> Given exercise
Extract exactly and only the lines of the data below, starting at the line with "Which item of" and stopping after the final line.

Scene-based reasoning records
┄┄┄┄┄┄┄┄┄┄

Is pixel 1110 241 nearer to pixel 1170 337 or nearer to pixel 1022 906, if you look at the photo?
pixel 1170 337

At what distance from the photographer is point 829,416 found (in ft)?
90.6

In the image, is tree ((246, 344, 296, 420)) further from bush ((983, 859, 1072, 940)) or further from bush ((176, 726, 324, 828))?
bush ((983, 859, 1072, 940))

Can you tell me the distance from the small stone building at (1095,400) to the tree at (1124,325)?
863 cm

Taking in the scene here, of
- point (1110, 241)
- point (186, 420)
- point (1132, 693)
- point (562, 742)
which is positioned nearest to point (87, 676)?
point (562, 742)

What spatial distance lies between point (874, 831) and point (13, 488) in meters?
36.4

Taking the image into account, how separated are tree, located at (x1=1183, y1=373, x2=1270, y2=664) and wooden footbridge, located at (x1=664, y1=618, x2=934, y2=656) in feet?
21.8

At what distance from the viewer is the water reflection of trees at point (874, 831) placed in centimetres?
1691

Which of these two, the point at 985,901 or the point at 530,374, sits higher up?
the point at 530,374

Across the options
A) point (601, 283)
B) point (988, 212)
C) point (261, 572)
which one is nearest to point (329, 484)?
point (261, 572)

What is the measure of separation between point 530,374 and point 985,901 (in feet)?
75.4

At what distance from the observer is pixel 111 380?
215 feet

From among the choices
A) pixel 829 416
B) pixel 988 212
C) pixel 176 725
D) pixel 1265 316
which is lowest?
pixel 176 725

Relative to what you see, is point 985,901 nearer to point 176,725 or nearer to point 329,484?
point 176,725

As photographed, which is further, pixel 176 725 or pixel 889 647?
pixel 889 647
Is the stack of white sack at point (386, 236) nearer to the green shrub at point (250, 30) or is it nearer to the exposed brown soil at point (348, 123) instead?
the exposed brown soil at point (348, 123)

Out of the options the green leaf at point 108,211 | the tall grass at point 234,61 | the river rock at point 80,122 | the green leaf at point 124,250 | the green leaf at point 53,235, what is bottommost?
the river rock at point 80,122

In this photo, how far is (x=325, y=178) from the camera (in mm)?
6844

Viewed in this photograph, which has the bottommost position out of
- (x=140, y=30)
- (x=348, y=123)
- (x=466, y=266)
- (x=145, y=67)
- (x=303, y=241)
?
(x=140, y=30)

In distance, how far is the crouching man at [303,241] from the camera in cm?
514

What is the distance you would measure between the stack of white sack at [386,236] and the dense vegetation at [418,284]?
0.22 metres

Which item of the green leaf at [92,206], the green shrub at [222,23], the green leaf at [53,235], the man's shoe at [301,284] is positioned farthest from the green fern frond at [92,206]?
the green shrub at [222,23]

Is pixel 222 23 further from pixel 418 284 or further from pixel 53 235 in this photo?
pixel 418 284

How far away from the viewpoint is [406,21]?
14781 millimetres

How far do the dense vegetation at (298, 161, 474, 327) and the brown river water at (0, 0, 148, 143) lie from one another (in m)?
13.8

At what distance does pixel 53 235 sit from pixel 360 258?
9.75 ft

┄┄┄┄┄┄┄┄┄┄

> Exercise result
Which item of the green leaf at [92,206], the green shrub at [222,23], the green leaf at [53,235], the man's shoe at [301,284] is positioned farthest from the green fern frond at [92,206]?
the green shrub at [222,23]

Is pixel 222 23 further from pixel 418 284 or further from pixel 53 235 in this photo?
pixel 418 284

How far away from the viewpoint is [406,21]?
14781 millimetres

How far do the dense vegetation at (298, 161, 474, 327) and the brown river water at (0, 0, 148, 143) lie from one another (in m)?
13.8

At what distance does pixel 53 235 sit from pixel 360 258?
9.75 ft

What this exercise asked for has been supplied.